Semibreve’22 — Dia 1: a que soa o inimaginável?

3 meses atrás 52

Fotografia: Adriano Ferreira Borges / Semibreve 2022

Publicado a: 28/10/2022

Música disruptiva e sensações extra-corpóreas.

Fotografia: Adriano Ferreira Borges / Semibreve 2022

Publicado a: 28/10/2022

Perto das 21 horas da noite, Braga emanava um clima de suspense que transbordava nas bermas das estradas com tantos aguaceiros que caiam pela cidade. Nenhuma outra condição climatérica teria feito tanto jus ao momento como aquele em que subimos quase que por entre uma névoa espiralar até ao Santuário do Bom Jesus do Monte. Chegado àquele que é o um dos principais símbolos que lacram a cidade minhota, o público já se preparava para que fosse inaugurada a décima primeira edição do festival Semibreve.

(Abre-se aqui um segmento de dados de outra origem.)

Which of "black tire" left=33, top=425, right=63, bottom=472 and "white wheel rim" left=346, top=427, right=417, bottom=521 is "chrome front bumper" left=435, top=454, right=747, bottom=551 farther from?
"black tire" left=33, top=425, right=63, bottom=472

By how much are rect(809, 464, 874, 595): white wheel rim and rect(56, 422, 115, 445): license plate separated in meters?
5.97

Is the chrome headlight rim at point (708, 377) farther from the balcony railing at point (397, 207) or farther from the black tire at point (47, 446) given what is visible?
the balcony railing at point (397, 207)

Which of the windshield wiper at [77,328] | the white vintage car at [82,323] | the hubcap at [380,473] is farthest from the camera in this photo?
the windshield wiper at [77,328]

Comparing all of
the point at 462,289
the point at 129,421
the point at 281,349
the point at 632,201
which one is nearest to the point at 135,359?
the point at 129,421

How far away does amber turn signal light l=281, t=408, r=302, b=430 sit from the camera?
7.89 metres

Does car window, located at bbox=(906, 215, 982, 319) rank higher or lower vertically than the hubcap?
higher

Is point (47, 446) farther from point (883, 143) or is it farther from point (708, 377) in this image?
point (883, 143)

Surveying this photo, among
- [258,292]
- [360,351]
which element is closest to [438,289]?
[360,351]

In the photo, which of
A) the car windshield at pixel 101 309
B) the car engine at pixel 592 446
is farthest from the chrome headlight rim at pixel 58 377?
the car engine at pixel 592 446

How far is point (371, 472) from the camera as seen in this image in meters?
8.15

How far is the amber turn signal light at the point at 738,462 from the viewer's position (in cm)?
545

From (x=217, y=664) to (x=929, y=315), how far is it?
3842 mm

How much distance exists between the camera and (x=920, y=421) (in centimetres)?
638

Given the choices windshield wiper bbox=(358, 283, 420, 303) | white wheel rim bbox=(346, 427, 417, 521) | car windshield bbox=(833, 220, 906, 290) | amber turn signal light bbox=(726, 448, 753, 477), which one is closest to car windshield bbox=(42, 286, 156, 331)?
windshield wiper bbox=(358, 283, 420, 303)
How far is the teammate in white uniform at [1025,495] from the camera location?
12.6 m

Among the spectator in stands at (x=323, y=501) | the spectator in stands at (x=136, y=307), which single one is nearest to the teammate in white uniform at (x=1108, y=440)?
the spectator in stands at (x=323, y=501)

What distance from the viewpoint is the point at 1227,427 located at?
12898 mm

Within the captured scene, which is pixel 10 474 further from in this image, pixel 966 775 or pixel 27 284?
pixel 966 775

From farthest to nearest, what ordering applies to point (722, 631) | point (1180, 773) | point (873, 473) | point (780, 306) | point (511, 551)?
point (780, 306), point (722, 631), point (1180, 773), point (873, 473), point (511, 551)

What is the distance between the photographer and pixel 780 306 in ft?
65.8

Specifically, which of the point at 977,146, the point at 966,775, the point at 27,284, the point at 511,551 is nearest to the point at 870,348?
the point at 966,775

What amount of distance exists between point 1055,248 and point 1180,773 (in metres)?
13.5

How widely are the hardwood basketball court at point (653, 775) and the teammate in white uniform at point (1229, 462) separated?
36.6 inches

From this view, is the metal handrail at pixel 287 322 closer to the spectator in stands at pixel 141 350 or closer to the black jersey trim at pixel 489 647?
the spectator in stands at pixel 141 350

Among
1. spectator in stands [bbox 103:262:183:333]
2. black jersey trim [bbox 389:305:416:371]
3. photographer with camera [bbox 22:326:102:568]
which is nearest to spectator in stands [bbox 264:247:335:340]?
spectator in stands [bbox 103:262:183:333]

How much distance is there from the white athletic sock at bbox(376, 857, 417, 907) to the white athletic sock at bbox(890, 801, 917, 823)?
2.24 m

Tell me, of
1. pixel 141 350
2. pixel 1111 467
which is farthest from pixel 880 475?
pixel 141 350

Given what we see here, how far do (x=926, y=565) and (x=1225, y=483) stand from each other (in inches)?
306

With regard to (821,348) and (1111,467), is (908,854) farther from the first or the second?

Ultrapassada a margem da arte contemporânea (se é que ela alguma vez existiu), conhecemos este festival por almejar uma identidade disruptiva e pela ambição de ir mais longe do que o conceito de uma cidade que se afirma muitas vezes católica e conservadora. Assim sendo, e talvez da forma mais idílica possível, foi diante de todos os soldados prostrados no altar do santuário, que Felícia Atkinson e Violeta Azevedo iniciaram o ciclo de concertos que durará até ao próximo Domingo. Quase que aninhados numa atmosfera etérea e contemplativa, o público presenciou uma performance que explorou lugares inimagináveis que se fizeram ouvir quase como uma sensação extra-corpórea do espaço onde estávamos. Através do som de uma flauta, piano e voz, o trabalho das duas artistas provou-se sublime. Tal se poderá prolongar no workshop que as músicas guiarão no próximo sábado pelas 10 horas da manhã, no Mosteiro de Tibães.

Este ano, a programação do Semibreve volta a contar com workshops, conversas e concertos. Apesar de já ter estado em Portugal para a série de sessões meditativas organizadas pelo MAAT, as expectativas estão voltadas para Maxwell Sterling, que lançou no ano passado um dos seus mais recentes trabalhos, “Turn of Phrase”. Mas também não podemos ficar indiferentes ao tão esperado retorno de Alva Noto ao festival, tal como o de Caterina Barbieri, que desta vez se irá estrear no Theatro Circo no último dia do festival.

Por entre todos estes caminhos, ainda poderemos encontrar workshops de sintetizadores da Patch Point quase todos os dias – e estes serão gratuitos. No sábado, depois de uma conversa com o nosso diretor Rui Miguel Abreu, será no gnration que a príncipe discos montará a pista de dança com a atuação de nomes como Xexa, DJ Kolt, e DJ Marfox.